У Шеннона этот период продлился всего несколько месяцев, а не всю жизнь. Он никогда не бездействовал так, как основная масса постоянных сотрудников. Но тишина этого места и свобода от всяческих обязательств укрепили свойственную ему тенденцию к изоляции от мира. Большую часть времени он проводил закрывшись в своей комнате и беря в руки попеременно то блокнот, то кларнет, и так без конца. При этом он почти не менял своего положения, переходя от математики к музыке, лишь придвигал стул к столу, ставил джазовую пластинку и подносил поближе кларнет, аккомпанируя исполнителю. Тедди Грейс, с ее чувственным южным контральто, была его любимой певицей.
«Выключите луну, этот небесный светильник, Выключите звезды, иначе я сойду с ума от любви…»Норма тоже обособилась. План окончить находившийся неподалеку колледж Ратгерского университета развалился. Отрезанная от своей семьи и друзей, в сонном университетском городке (особенно в сравнении с Нью-Йорком, Парижем и Бостоном), она не испытывала желания становиться домохозяйкой в двадцать лет, но здесь пришлось ею стать. Чтобы чем-то заполнить дни, Норма начала работать. Она как можно чаще приглашала на чай институтских профессоров и благодаря хорошему знанию французского нашла работу в экономическом отделе Лиги Наций. Эта организация, как и большинство академиков, приходивших к ней на чай, из-за войны была вынуждена покинуть Европу.

▶ Предоставленные записи:

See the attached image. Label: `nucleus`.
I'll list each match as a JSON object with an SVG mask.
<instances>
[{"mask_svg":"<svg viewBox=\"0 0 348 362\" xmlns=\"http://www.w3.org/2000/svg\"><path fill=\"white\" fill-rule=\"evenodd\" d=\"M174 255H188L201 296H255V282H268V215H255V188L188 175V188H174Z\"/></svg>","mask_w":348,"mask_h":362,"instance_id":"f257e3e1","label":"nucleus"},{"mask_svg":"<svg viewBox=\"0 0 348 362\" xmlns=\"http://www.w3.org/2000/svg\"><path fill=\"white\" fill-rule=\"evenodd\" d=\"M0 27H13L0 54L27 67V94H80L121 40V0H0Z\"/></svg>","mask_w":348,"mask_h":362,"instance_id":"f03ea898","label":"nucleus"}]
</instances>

▶ Задание 1:
Ответьте по фрагменту о Шенноне и Норме:
(a) Кто был любимой певицей Шеннона?
(b) Какой план Нормы развалился?
(c) Благодаря чему Норма нашла работу в экономическом отделе Лиги Наций?
▶ Задание 2:
Дословно воспроизведите часть фрагмента между словами «У Шеннона этот» и «его любимой певицей.», включительно.
Записи не имеют отношения к фрагменту.

▶ Поле ответа 1:
(a) Тедди Грейс.
(b) План окончить находившийся неподалеку колледж Ратгерского университета.
(c) Благодаря хорошему знанию французского.

▶ Поле ответа 2:
У Шеннона этот период продлился всего несколько месяцев, а не всю жизнь. Он никогда не бездействовал так, как основная масса постоянных сотрудников. Но тишина этого места и свобода от всяческих обязательств укрепили свойственную ему тенденцию к изоляции от мира. Большую часть времени он проводил закрывшись в своей комнате и беря в руки попеременно то блокнот, то кларнет, и так без конца. При этом он почти не менял своего положения, переходя от математики к музыке, лишь придвигал стул к столу, ставил джазовую пластинку и подносил поближе кларнет, аккомпанируя исполнителю. Тедди Грейс, с ее чувственным южным контральто, была его любимой певицей.